[Problem statement] Make an exact copy of the entries, and keep any pictures out of it.

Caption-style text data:
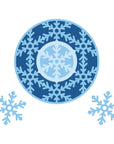 Spellbinders - Snowflake Kisses Collection - Dies - Snowflake Wreath-ScrapbookPal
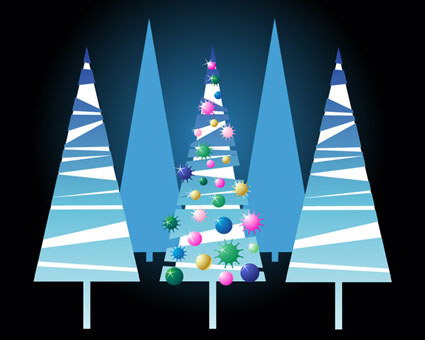 Lovely vecteur Christmas Tree Material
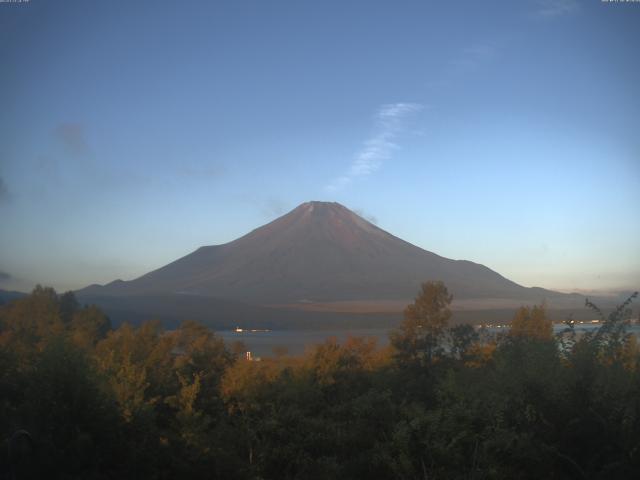 山中湖からの富士山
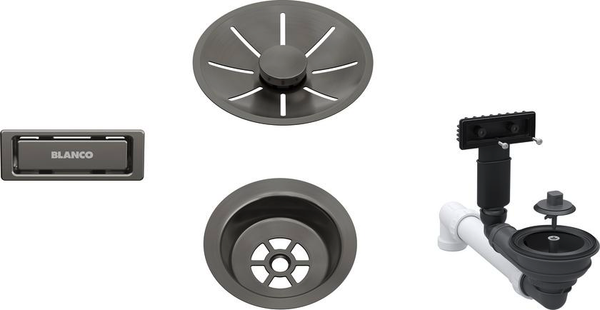 Blanco Ablaufgarnitur Infino Set 1X3,5'', Steel, Ohne Ablauffernbedienung-image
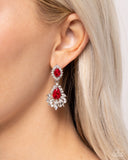 Paparazzi Self-Composed- Red Earrings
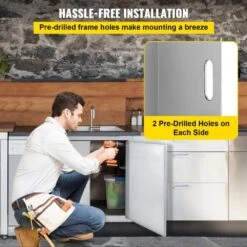 31 In. W X 24 In. H Stainless Steel BBQ Access Door With Recessed Handle Outdoor Kitchen Doors For Outside Cabinet 14 31 In. W X 24 In. H Stainless Steel BBQ Access Door With Recessed Handle Outdoor Kitchen Doors For Outside Cabinet -Patio Furniture Shop vevor outdoor kitchen doors bxgcgmxkskm31x241v0 44 1000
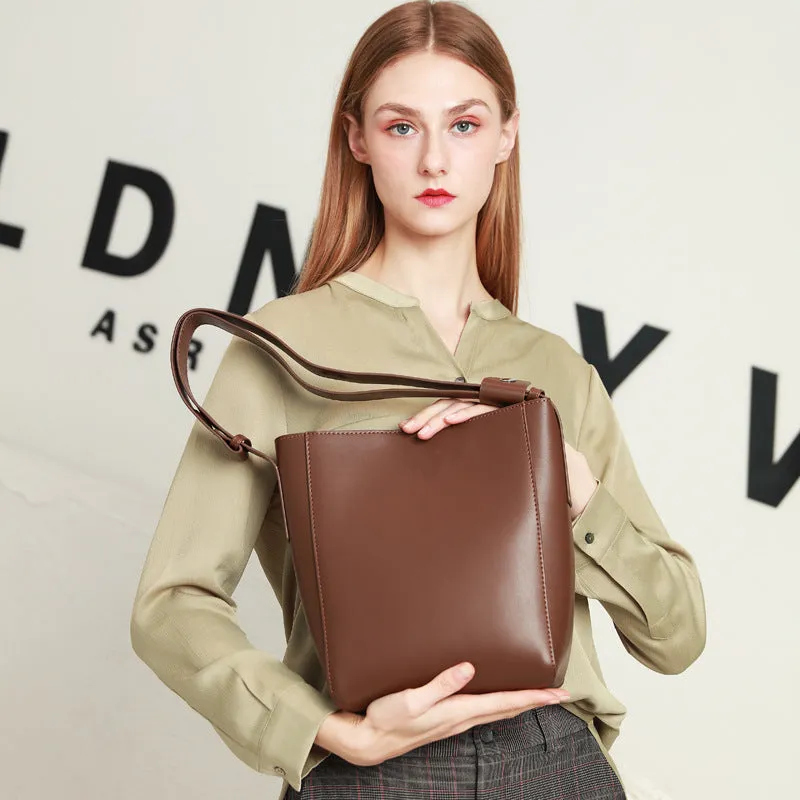 Greek Bucket Bag, Leather Bucket Bag, Greek Leather Bag, Crossbody Bag, Womens Bag, Everyday Bag
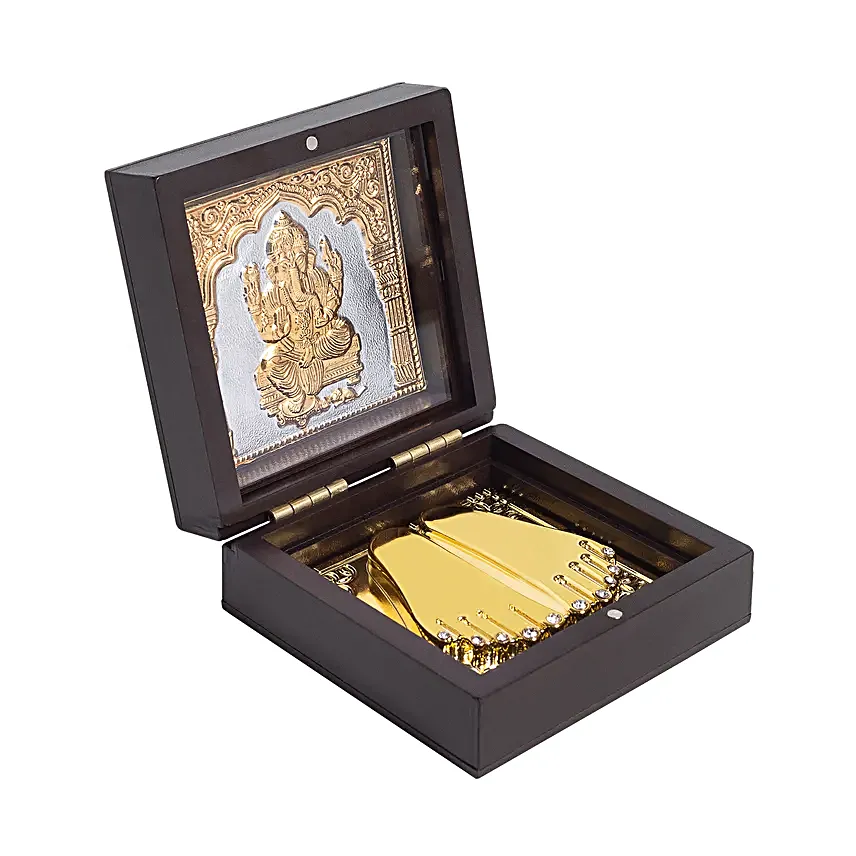 Ganesha Prayer Box Golden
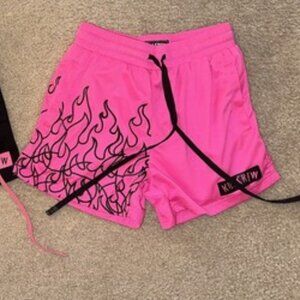 Pink and Black Kill Crew shorts Size M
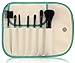 Low-cost sales makeup tools 7pcs Both portable makeup brush set, Soft hair brand CORAL GREEN makeup brushes professiona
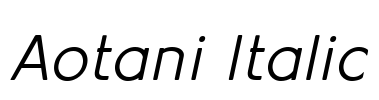 Aotani Italic Font Image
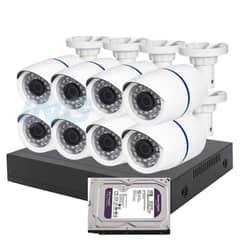ARTIHOGAR - Kit Pro Cctv Pro 8 Cámaras Seguridad 2MP + Disco Duro 2 Terabyte FULL HD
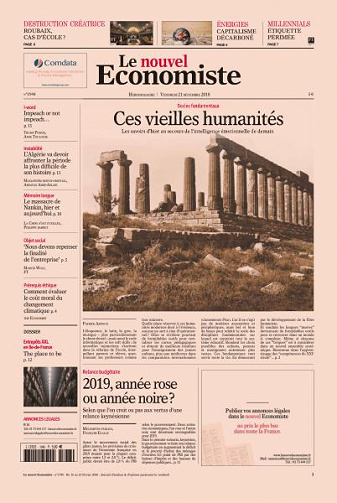 Le nouvel Economiste du Vendredi 21 Décembre 2018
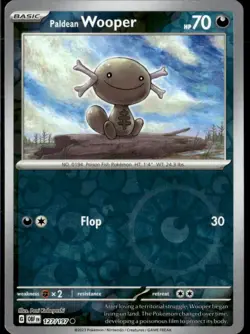 Pokemon Paldean Wooper 127/197 Obsidian Flames Reverse Holo Common 5 Card Lot - Image 1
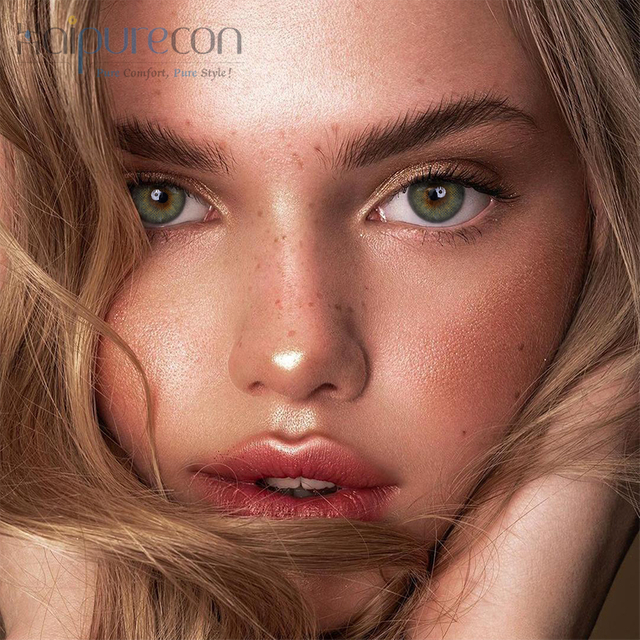 Haipurecon -Farbkontaktlinsen W8 Green14.0mm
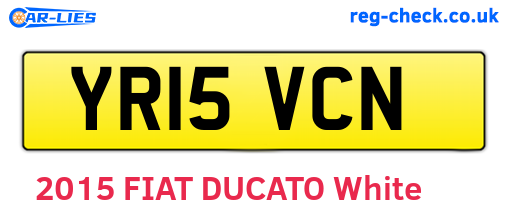 YR15VCN are the vehicle registration plates.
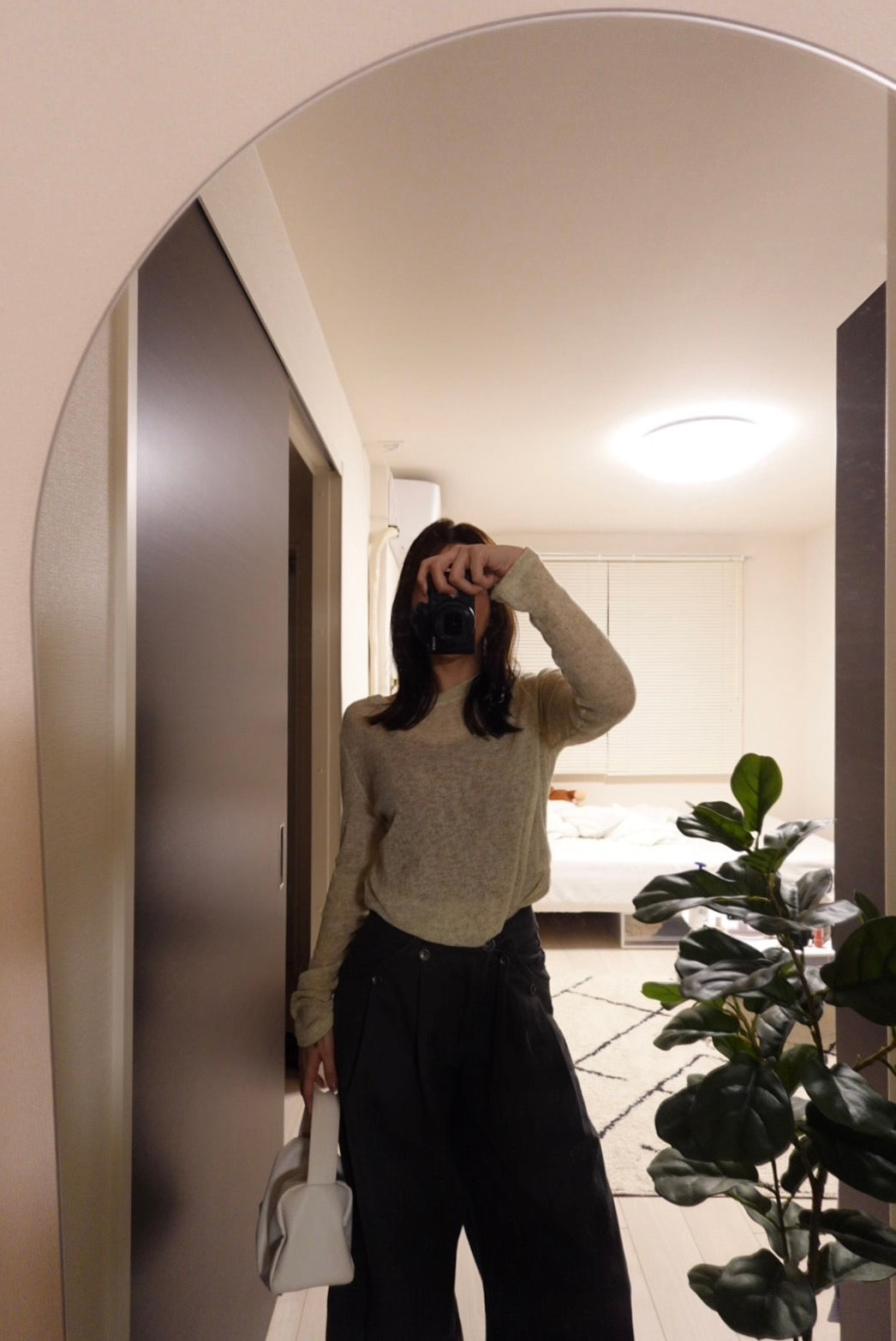 シアーロングスリーブニット GR-001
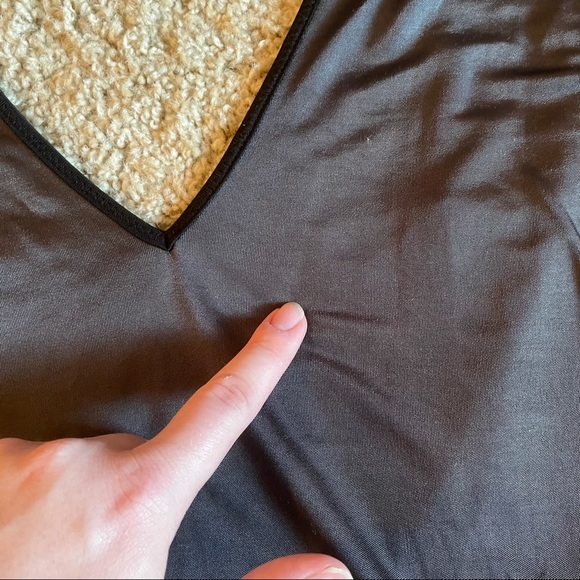 Diesel Short Sleeve Dress Size Medium Satin Grey with Black Trim Casual Cool - Picture 9 of 12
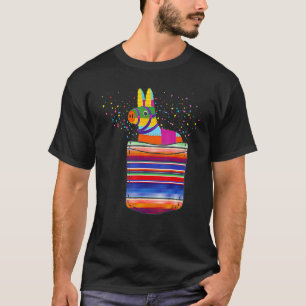 Serape Pocket Pinata Mexikanischer Ausstieg aus Me T-Shirt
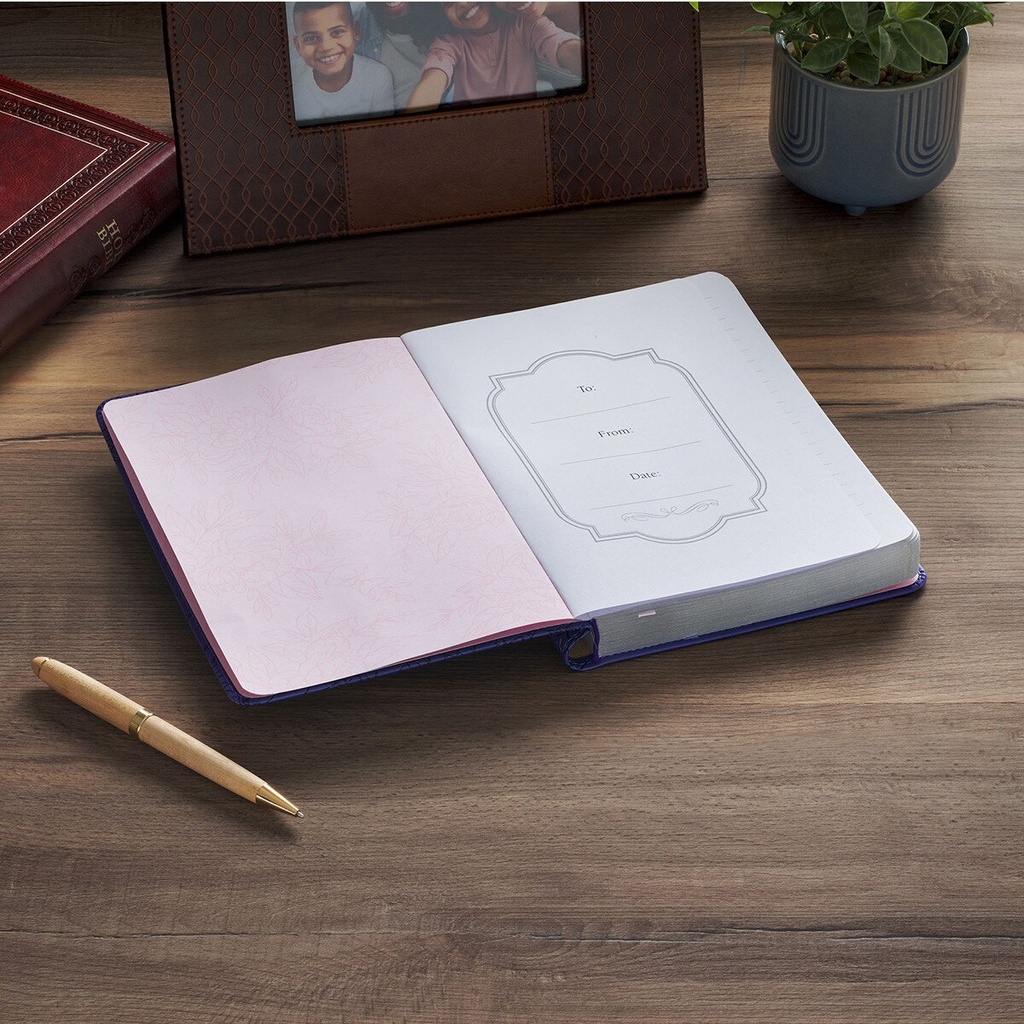 Journal Noble Things Purple with Pen Holder
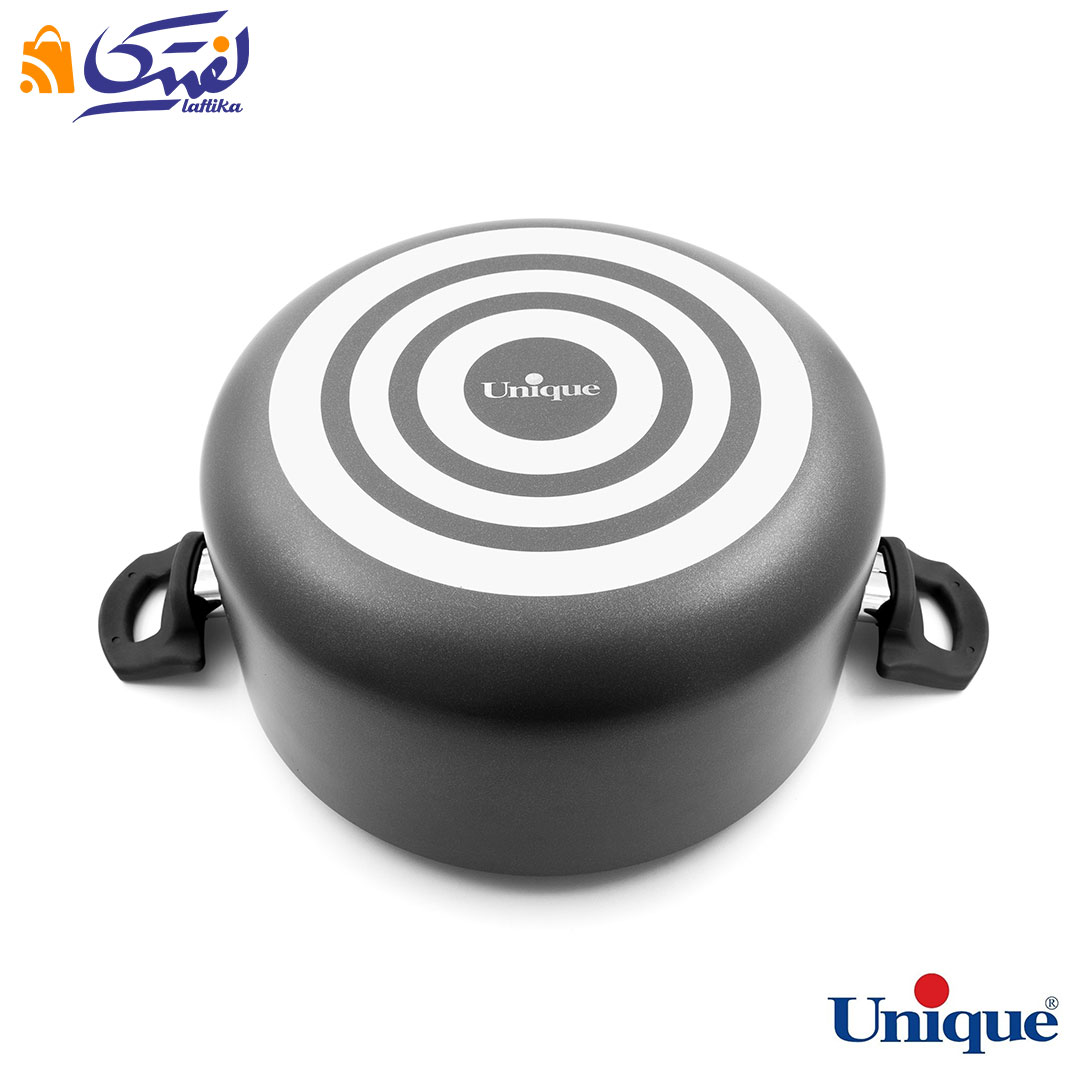 قیمت قابلمه سایز 28 یونیک کف گرانیت طوسی تیره UN-8110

[Solution to the problem]
 Spellbinders - Snowflake Kisses Collection - Dies - Snowflake Wreath-ScrapbookPal
 Lovely vecteur Christmas Tree Material
 山中湖からの富士山
 Blanco Ablaufgarnitur Infino Set 1X3,5'', Steel, Ohne Ablauffernbedienung-image
 Paparazzi Self-Composed- Red Earrings
 31 In. W X 24 In. H Stainless Steel BBQ Access Door With Recessed Handle Outdoor Kitchen Doors For Outside Cabinet 14 31 In. W X 24 In. H Stainless Steel BBQ Access Door With Recessed Handle Outdoor Kitchen Doors For Outside Cabinet -Patio Furniture Shop vevor outdoor kitchen doors bxgcgmxkskm31x241v0 44 1000
 Greek Bucket Bag, Leather Bucket Bag, Greek Leather Bag, Crossbody Bag, Womens Bag, Everyday Bag
 Ganesha Prayer Box Golden
 Pink and Black Kill Crew shorts Size M
 Low-cost sales makeup tools 7pcs Both portable makeup brush set, Soft hair brand CORAL GREEN makeup brushes professiona
 Aotani Italic Font Image
ARTIHOGAR - Kit Pro Cctv Pro 8 Cámaras Seguridad 2MP + Disco Duro 2 Terabyte FULL HD
 Le nouvel Economiste du Vendredi 21 Décembre 2018
 Pokemon Paldean Wooper 127/197 Obsidian Flames Reverse Holo Common 5 Card Lot - Image 1
 Haipurecon -Farbkontaktlinsen W8 Green14.0mm
 YR15VCN are the vehicle registration plates.
 シアーロングスリーブニット GR-001
 Diesel Short Sleeve Dress Size Medium Satin Grey with Black Trim Casual Cool - Picture 9 of 12
 Serape Pocket Pinata Mexikanischer Ausstieg aus Me T-Shirt
 Journal Noble Things Purple with Pen Holder
 قیمت قابلمه سایز 28 یونیک کف گرانیت طوسی تیره UN-8110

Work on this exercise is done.